Throwing spears or javelins were once thought to be a technology unique to modern humans. However, a newly-published study suggests that they predate the emergence of Homo sapiens by 80,000 years. The Gademotta Formation is an archaeological site located on the flanks of an ancient volcanic caldera in the Ethiopian Rift. Investigations since 2010 have yielded over two hundred intact or fragmentary stone points, nearly all of which made from locally-available obsidian. Obsidian is a naturally-occurring volcanic glass that is well-suited to the production of implements with a sharp cutting edge. Argon-argon dating suggests that the oldest of the artefacts are 279,000 years old. Many of the points were found to bear fracture patterns on their tips consistent with impact damage arising from their use as hafted javelin tips, rather than as thrusting weapons (Sahle, et al., 2013).

The pre-modern humans living in Africa at this time are commonly referred to as Homo heidelbergensis. It is commonly supposed that they lacked the cognitive abilities of modern humans (Klein & Edgar, 2002), but the emerging view is that the sophistication of Middle Pleistocene humans has been severely underestimated. The Gademotta projectile tips are an important piece of evidence in this new picture.

References:

1. Thieme, H., Lower Paleolithic hunting spears from Germany. Nature 385, 807-810 (1997).
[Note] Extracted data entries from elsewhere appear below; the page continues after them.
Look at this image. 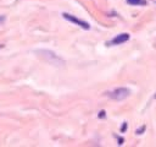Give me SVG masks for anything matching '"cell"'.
Returning a JSON list of instances; mask_svg holds the SVG:
<instances>
[{"instance_id": "obj_1", "label": "cell", "mask_w": 156, "mask_h": 147, "mask_svg": "<svg viewBox=\"0 0 156 147\" xmlns=\"http://www.w3.org/2000/svg\"><path fill=\"white\" fill-rule=\"evenodd\" d=\"M110 98L115 99V100H122L124 98H127L129 96V89L128 88H124V87H121V88H116L113 91H111L108 93Z\"/></svg>"}, {"instance_id": "obj_4", "label": "cell", "mask_w": 156, "mask_h": 147, "mask_svg": "<svg viewBox=\"0 0 156 147\" xmlns=\"http://www.w3.org/2000/svg\"><path fill=\"white\" fill-rule=\"evenodd\" d=\"M127 2L130 5H139V4H143L144 1L143 0H127Z\"/></svg>"}, {"instance_id": "obj_5", "label": "cell", "mask_w": 156, "mask_h": 147, "mask_svg": "<svg viewBox=\"0 0 156 147\" xmlns=\"http://www.w3.org/2000/svg\"><path fill=\"white\" fill-rule=\"evenodd\" d=\"M5 22V16H0V24Z\"/></svg>"}, {"instance_id": "obj_6", "label": "cell", "mask_w": 156, "mask_h": 147, "mask_svg": "<svg viewBox=\"0 0 156 147\" xmlns=\"http://www.w3.org/2000/svg\"><path fill=\"white\" fill-rule=\"evenodd\" d=\"M4 48V44H0V49H2Z\"/></svg>"}, {"instance_id": "obj_3", "label": "cell", "mask_w": 156, "mask_h": 147, "mask_svg": "<svg viewBox=\"0 0 156 147\" xmlns=\"http://www.w3.org/2000/svg\"><path fill=\"white\" fill-rule=\"evenodd\" d=\"M129 39V34L128 33H121L118 36H116L113 39H112V44H121V43H124Z\"/></svg>"}, {"instance_id": "obj_7", "label": "cell", "mask_w": 156, "mask_h": 147, "mask_svg": "<svg viewBox=\"0 0 156 147\" xmlns=\"http://www.w3.org/2000/svg\"><path fill=\"white\" fill-rule=\"evenodd\" d=\"M155 98H156V93H155Z\"/></svg>"}, {"instance_id": "obj_2", "label": "cell", "mask_w": 156, "mask_h": 147, "mask_svg": "<svg viewBox=\"0 0 156 147\" xmlns=\"http://www.w3.org/2000/svg\"><path fill=\"white\" fill-rule=\"evenodd\" d=\"M62 16H63L66 20H68V21H71V22H73V23H76V24H78V26H80V27L84 28V29H89V28H90V26H89L88 22L82 21V20H79V18H77V17H74V16H72V15L62 13Z\"/></svg>"}]
</instances>
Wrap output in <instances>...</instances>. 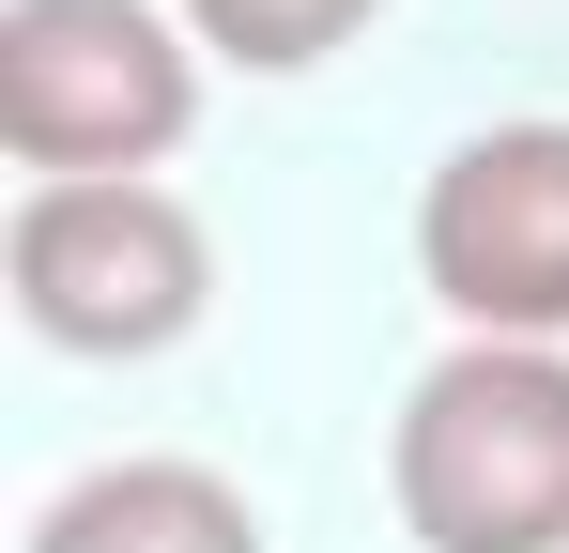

2. Shea, J., The origins of lithic projectile point technology: evidence from Africa, the Levant, and Europe. Journal of Archaeological Science 33, 823-846 (2006).

3. Wilkins, J., Schoville, B., Brown, K. & Chazan, M., Evidence for Early Hafted Hunting Technology. Science 338, 942-946 (2012).

4. Sahle, Y. et al., Earliest Stone-Tipped Projectiles from the Ethiopian Rift Date to.279,000 Years Ago. PLoS One 8 (11) (2013).

5. Klein, R. & Edgar, B., The Dawn of Human Culture (John Wiley & Sons, Inc., New York, NY, 2002).